_EXERCISE DESCRIPTION:_ Output only the lines from the one holding "From the photo shown, what" to the end of the data below, please, copied exactly.

_EXTRACTED ENTRIES:_
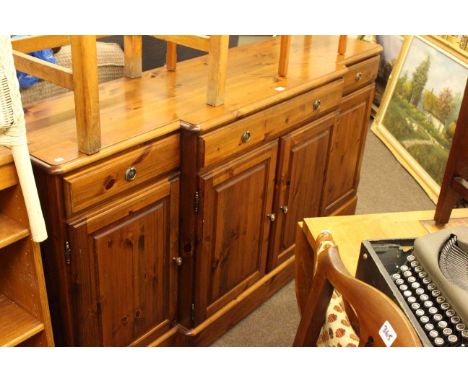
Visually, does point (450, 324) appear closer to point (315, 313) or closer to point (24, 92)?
point (315, 313)

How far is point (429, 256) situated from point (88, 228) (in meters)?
0.94

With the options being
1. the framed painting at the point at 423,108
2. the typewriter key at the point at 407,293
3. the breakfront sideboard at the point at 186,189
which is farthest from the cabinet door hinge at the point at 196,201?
the framed painting at the point at 423,108

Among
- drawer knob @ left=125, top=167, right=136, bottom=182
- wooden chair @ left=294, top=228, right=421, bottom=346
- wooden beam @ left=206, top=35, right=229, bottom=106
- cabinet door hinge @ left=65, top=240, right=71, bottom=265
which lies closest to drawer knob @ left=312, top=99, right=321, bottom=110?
wooden beam @ left=206, top=35, right=229, bottom=106

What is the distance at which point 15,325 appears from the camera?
1619mm

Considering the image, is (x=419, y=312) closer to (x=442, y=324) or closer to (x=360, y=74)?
(x=442, y=324)

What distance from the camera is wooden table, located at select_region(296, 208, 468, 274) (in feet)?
5.34

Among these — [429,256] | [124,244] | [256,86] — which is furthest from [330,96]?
[429,256]

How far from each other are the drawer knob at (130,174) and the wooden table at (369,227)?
1.76 ft

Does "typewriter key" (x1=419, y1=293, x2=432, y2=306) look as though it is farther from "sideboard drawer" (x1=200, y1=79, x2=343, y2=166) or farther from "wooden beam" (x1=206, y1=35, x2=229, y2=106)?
"wooden beam" (x1=206, y1=35, x2=229, y2=106)

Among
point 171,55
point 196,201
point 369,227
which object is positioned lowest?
point 196,201

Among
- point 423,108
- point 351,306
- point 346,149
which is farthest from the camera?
point 423,108

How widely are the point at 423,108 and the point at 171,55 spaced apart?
2.52 metres

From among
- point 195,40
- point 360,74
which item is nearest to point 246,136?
point 195,40
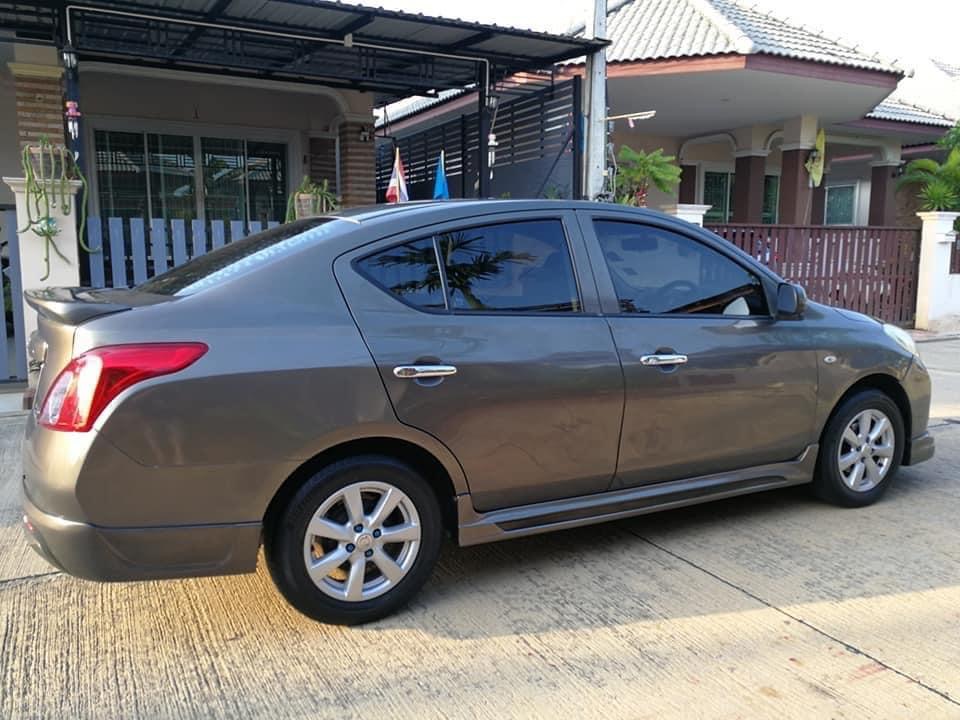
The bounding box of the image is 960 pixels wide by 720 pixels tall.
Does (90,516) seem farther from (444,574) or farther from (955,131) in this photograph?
(955,131)

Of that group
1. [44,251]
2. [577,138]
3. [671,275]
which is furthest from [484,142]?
[671,275]

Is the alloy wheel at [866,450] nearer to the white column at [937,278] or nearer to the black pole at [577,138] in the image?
the black pole at [577,138]

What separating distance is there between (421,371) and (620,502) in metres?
1.20

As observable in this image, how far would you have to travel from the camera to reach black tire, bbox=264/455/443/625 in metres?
2.90

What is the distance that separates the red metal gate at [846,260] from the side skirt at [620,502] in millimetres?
7274

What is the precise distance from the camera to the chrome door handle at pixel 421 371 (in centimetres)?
302

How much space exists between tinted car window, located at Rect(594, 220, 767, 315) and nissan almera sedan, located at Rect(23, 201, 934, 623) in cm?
1

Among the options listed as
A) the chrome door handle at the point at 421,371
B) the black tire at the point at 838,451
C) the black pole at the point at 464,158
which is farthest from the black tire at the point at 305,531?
the black pole at the point at 464,158

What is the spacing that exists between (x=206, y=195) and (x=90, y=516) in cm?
1042

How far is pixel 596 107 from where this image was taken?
9.17m

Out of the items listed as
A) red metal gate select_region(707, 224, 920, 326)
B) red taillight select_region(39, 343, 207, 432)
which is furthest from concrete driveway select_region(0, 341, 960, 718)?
red metal gate select_region(707, 224, 920, 326)

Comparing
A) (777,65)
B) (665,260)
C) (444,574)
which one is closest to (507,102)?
(777,65)

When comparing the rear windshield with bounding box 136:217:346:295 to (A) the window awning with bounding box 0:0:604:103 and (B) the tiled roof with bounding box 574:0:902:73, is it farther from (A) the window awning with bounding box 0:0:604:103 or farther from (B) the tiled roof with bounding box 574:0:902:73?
(B) the tiled roof with bounding box 574:0:902:73

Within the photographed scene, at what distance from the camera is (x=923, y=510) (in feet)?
14.5
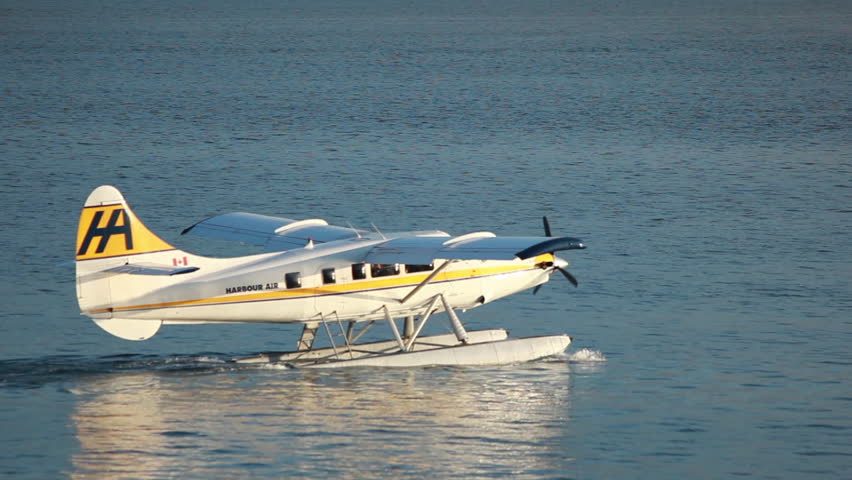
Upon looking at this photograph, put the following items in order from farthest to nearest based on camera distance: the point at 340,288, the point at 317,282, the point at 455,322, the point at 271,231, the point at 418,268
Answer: the point at 271,231, the point at 455,322, the point at 418,268, the point at 340,288, the point at 317,282

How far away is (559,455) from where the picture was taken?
70.5ft

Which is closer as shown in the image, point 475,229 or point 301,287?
point 301,287

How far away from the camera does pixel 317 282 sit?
24875mm

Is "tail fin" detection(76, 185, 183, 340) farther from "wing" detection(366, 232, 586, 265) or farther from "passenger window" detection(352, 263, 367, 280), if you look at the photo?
"wing" detection(366, 232, 586, 265)

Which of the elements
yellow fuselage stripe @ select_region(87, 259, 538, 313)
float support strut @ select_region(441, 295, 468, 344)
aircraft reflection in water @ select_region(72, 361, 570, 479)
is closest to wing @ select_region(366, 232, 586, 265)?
yellow fuselage stripe @ select_region(87, 259, 538, 313)

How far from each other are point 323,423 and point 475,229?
19.4 meters

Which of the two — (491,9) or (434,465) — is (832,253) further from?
(491,9)

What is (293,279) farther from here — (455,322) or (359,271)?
(455,322)

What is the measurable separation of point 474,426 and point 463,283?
450 centimetres

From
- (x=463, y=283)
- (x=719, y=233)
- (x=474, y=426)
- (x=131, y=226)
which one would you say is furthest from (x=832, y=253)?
(x=131, y=226)

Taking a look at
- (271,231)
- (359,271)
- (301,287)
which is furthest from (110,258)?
(271,231)

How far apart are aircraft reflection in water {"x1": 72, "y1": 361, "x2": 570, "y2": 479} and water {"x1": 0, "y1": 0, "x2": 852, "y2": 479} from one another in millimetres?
69

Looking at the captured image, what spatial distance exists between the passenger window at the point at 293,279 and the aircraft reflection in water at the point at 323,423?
5.75ft

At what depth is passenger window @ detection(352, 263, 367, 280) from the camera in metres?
25.2
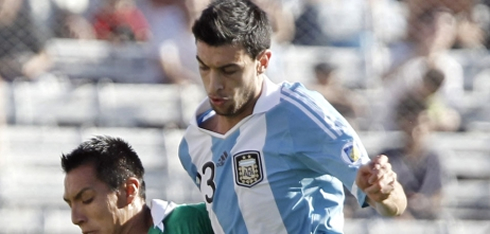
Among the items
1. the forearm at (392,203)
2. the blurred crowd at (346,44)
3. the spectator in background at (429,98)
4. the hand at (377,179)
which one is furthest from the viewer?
the spectator in background at (429,98)

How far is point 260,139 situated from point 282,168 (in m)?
0.14

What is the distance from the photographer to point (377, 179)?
300 centimetres

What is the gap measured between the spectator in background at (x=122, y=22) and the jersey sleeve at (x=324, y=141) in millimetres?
4223

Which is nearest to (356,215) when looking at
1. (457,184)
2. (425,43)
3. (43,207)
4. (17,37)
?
(457,184)

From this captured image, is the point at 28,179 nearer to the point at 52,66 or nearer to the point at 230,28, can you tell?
the point at 52,66

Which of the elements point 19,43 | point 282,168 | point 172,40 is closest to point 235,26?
point 282,168

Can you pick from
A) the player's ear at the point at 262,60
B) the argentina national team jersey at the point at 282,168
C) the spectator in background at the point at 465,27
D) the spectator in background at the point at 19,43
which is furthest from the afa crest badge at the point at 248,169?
the spectator in background at the point at 465,27

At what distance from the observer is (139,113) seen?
760cm

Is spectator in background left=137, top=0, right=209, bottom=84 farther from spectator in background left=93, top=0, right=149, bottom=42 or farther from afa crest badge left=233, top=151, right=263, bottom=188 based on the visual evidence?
afa crest badge left=233, top=151, right=263, bottom=188

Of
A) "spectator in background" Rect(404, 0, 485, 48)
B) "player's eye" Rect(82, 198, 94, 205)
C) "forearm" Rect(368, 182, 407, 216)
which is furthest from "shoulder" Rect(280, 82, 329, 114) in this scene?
"spectator in background" Rect(404, 0, 485, 48)

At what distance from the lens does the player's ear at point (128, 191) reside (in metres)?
3.91

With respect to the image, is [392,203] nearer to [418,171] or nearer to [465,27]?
[418,171]

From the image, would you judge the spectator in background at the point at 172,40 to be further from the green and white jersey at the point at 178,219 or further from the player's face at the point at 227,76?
the player's face at the point at 227,76

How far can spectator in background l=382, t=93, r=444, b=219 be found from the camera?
7.13 metres
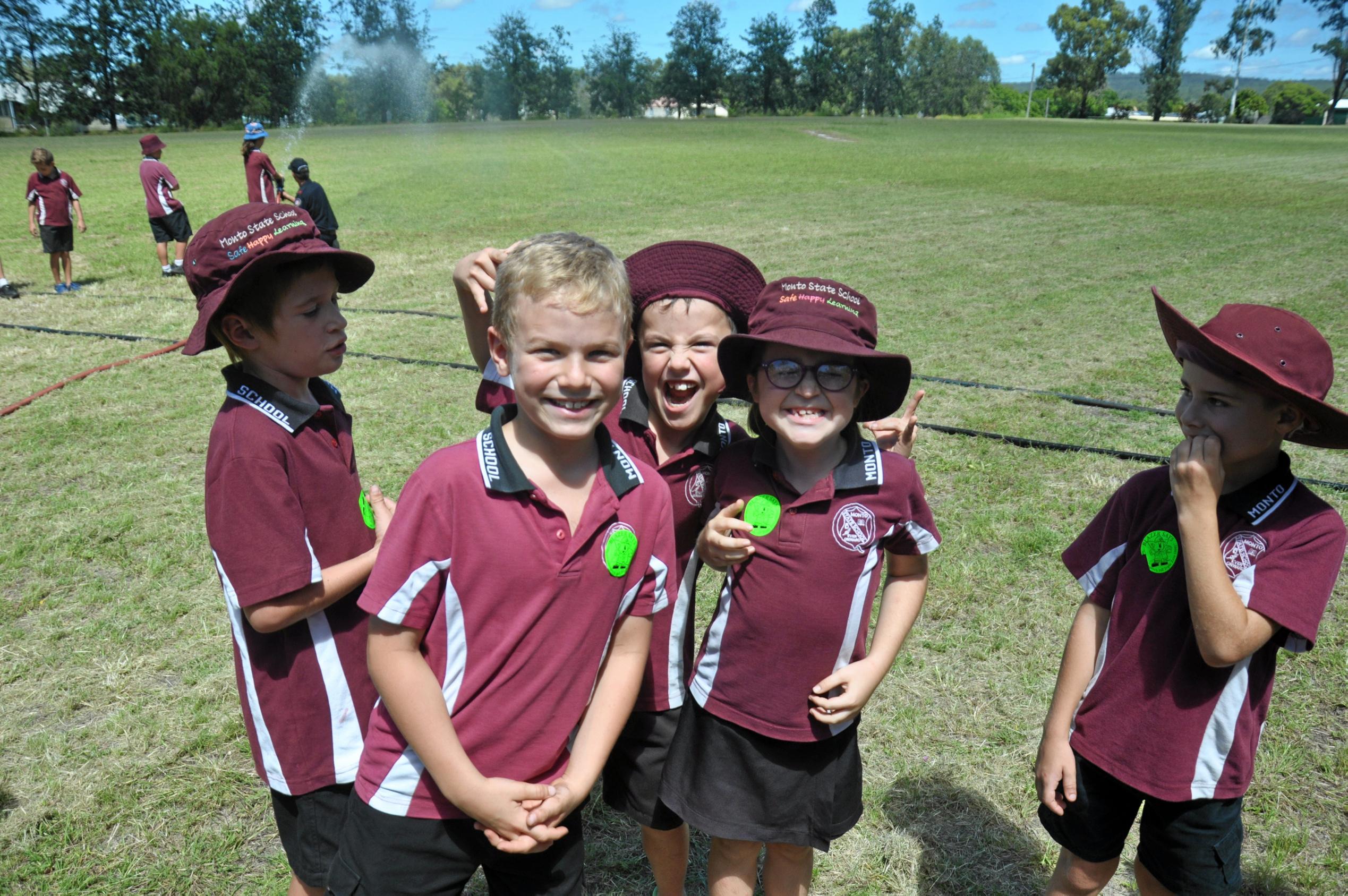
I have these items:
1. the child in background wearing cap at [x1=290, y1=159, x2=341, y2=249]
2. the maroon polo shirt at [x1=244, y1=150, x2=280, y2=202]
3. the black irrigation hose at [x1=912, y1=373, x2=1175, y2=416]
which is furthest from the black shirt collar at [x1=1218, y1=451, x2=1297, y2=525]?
the maroon polo shirt at [x1=244, y1=150, x2=280, y2=202]

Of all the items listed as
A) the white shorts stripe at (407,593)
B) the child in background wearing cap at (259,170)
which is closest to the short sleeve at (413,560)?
the white shorts stripe at (407,593)

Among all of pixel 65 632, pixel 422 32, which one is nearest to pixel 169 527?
pixel 65 632

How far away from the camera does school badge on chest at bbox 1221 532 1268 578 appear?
5.81 feet

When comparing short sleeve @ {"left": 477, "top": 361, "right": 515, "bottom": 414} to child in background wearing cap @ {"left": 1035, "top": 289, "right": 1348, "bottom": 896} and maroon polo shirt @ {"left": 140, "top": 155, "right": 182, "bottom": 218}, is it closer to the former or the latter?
child in background wearing cap @ {"left": 1035, "top": 289, "right": 1348, "bottom": 896}

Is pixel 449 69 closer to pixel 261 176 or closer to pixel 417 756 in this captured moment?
pixel 261 176

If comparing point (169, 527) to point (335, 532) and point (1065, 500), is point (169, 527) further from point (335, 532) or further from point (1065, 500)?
point (1065, 500)

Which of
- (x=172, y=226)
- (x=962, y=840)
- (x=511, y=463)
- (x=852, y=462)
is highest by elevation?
(x=511, y=463)

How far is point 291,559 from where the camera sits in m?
1.73

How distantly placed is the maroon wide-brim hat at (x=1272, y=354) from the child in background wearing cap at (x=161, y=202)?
12673 millimetres

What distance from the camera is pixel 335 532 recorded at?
1.86 meters

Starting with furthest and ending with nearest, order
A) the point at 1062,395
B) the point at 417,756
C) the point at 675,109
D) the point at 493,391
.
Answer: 1. the point at 675,109
2. the point at 1062,395
3. the point at 493,391
4. the point at 417,756

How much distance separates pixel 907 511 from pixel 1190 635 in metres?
0.59

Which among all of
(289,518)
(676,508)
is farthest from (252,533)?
(676,508)

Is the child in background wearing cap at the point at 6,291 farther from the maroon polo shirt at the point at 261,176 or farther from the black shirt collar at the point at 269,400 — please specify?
the black shirt collar at the point at 269,400
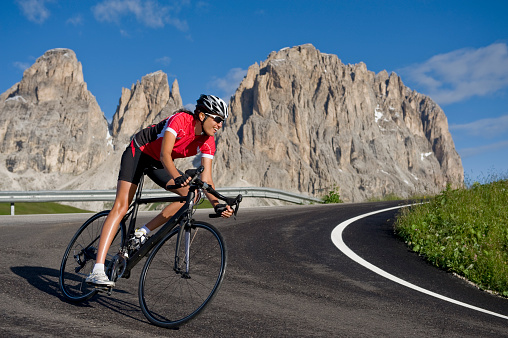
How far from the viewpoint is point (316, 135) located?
13662 centimetres

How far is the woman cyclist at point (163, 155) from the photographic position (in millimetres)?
4040

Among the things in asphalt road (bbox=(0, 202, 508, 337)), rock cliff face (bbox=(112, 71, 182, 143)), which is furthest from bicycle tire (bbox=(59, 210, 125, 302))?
rock cliff face (bbox=(112, 71, 182, 143))

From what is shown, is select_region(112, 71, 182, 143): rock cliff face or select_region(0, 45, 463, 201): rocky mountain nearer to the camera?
select_region(0, 45, 463, 201): rocky mountain

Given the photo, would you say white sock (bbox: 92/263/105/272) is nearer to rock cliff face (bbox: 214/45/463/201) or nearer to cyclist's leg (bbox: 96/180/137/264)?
cyclist's leg (bbox: 96/180/137/264)

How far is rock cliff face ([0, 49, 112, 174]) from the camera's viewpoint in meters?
122

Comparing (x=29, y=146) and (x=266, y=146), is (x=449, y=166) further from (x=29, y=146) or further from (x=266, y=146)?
(x=29, y=146)

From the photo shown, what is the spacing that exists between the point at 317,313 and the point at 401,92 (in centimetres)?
20243

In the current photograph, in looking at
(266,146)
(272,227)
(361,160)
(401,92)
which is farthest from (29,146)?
(401,92)

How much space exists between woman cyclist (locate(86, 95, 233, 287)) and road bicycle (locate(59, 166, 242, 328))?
119 millimetres

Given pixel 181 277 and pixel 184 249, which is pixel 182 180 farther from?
pixel 181 277

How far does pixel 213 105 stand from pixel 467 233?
20.4ft

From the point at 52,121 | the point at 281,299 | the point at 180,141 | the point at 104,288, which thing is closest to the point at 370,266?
the point at 281,299

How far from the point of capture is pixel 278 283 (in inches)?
210

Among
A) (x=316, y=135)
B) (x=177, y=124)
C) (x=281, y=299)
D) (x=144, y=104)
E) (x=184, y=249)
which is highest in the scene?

_EXERCISE RESPONSE:_
From the photo shown, what is the spacing that exists between the point at 317,313 and the point at 401,92 (in centimetres)?
20243

In the current photograph, in looking at
(266,146)
(272,227)
(361,160)
(401,92)
which is farthest from (29,146)?
(401,92)

How much space exists between woman cyclist (locate(86, 95, 233, 287)) and road bicycle (locate(59, 166, 242, 328))?
119 millimetres

Given pixel 181 277 and pixel 184 249, which is pixel 182 180 farther from?
pixel 181 277

How far does pixel 213 105 stand from pixel 467 233?
20.4ft

From the point at 52,121 | the point at 281,299 | the point at 180,141 | the point at 104,288, which thing is closest to the point at 370,266?
the point at 281,299

How far from the point of capture is pixel 278 283 (in inches)?
210

Among
A) (x=316, y=135)
B) (x=177, y=124)
C) (x=281, y=299)
D) (x=144, y=104)
E) (x=184, y=249)
which is highest in the scene?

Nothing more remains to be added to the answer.